The genetic mutation is usually inherited from a parent who is affected by the disorder and thus follows an autosomal dominant pattern with high penetrance. This means that only one copy of the gene needs to be inherited in order for an individual to be affected. Approximately 20% of VHL syndrome cases present with a spontaneous gene mutation and no family history of the disease.
The characteristic formation of tumors in VHL syndrome does not begin, however, until a second gene mutation is acquired at some point in the individual’s lifetime. It is not clear what causes this second mutation, but it occurs eventually in almost all individuals with the inherited gene mutation.

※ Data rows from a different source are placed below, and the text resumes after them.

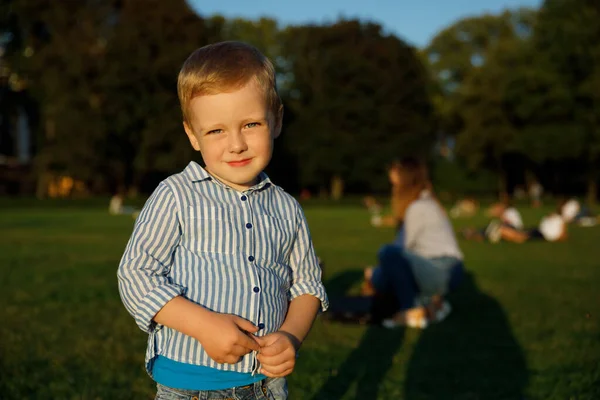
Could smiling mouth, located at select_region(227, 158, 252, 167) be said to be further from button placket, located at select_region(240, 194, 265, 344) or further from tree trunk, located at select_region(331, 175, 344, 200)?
→ tree trunk, located at select_region(331, 175, 344, 200)

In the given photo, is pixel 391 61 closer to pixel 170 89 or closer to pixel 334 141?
pixel 334 141

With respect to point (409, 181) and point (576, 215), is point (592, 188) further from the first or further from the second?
point (409, 181)

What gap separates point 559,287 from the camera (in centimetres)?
1098

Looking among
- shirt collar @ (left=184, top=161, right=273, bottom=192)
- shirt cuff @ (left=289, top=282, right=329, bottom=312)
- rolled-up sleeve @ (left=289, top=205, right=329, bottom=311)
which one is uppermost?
shirt collar @ (left=184, top=161, right=273, bottom=192)

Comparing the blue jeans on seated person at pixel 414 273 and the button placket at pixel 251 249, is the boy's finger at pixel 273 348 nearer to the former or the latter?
the button placket at pixel 251 249

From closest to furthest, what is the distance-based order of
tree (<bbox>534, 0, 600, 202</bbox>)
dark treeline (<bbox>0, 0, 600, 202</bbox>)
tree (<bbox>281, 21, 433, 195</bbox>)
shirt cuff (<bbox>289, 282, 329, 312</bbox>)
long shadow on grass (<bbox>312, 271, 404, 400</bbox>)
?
shirt cuff (<bbox>289, 282, 329, 312</bbox>), long shadow on grass (<bbox>312, 271, 404, 400</bbox>), dark treeline (<bbox>0, 0, 600, 202</bbox>), tree (<bbox>534, 0, 600, 202</bbox>), tree (<bbox>281, 21, 433, 195</bbox>)

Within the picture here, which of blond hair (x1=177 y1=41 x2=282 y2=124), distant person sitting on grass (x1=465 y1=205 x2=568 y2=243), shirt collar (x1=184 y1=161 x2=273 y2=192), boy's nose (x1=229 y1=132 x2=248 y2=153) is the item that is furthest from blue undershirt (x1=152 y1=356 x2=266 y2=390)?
distant person sitting on grass (x1=465 y1=205 x2=568 y2=243)

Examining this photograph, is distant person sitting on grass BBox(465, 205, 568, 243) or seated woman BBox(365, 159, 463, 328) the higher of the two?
seated woman BBox(365, 159, 463, 328)

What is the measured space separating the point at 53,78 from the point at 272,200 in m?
47.8

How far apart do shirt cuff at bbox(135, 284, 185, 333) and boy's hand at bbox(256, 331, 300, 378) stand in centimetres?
31

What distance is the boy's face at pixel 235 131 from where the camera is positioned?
2.43 metres

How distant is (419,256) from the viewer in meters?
8.61

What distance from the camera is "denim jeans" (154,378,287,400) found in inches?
96.5

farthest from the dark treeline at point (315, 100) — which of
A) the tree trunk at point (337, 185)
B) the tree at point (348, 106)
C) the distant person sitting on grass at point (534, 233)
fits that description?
the distant person sitting on grass at point (534, 233)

There are several different types of gene mutations associated with VHL, including:
- Type 1: may develop or tumor types but a low risk of phaeochromocytoma
- Type 2A: phaeochromocytomas present with a low risk of RCC
- Type 2B: phaeochromocytomas present with a high risk of RCC
- Type 2C: phaeochromocytoma only with no evidence of other tumors
Individuals may present with VHL syndrome at any stage of life, from those in their early childhood to the elderly. The various tumors that develop are the primary physical sign of VHL syndrome. Some of the different types of tumors associated with VHL syndrome include:
- CNS hemangioblastomas affect approximately two-thirds of patients with VHL syndrome, making them the most common type of tumor. Although benign, these tumors can cause significant morbidity depending on their location in the CNS.
- Retinal haemangioblastomas affect up to 60% of VHL patients but are typically asymptomatic until complications such as edema, retinal detachment, or glaucoma arise.
- Phaeochromocytomas are usually benign but may cause symptoms such as headaches, palpitations, and episodes of shock-like signs.
- Renal cell carcinoma (RCC) and cysts affect up to 60% of VHL patients and are usually asymptomatic. RCC requires surgical removal, whereas cysts do not usually require treatment.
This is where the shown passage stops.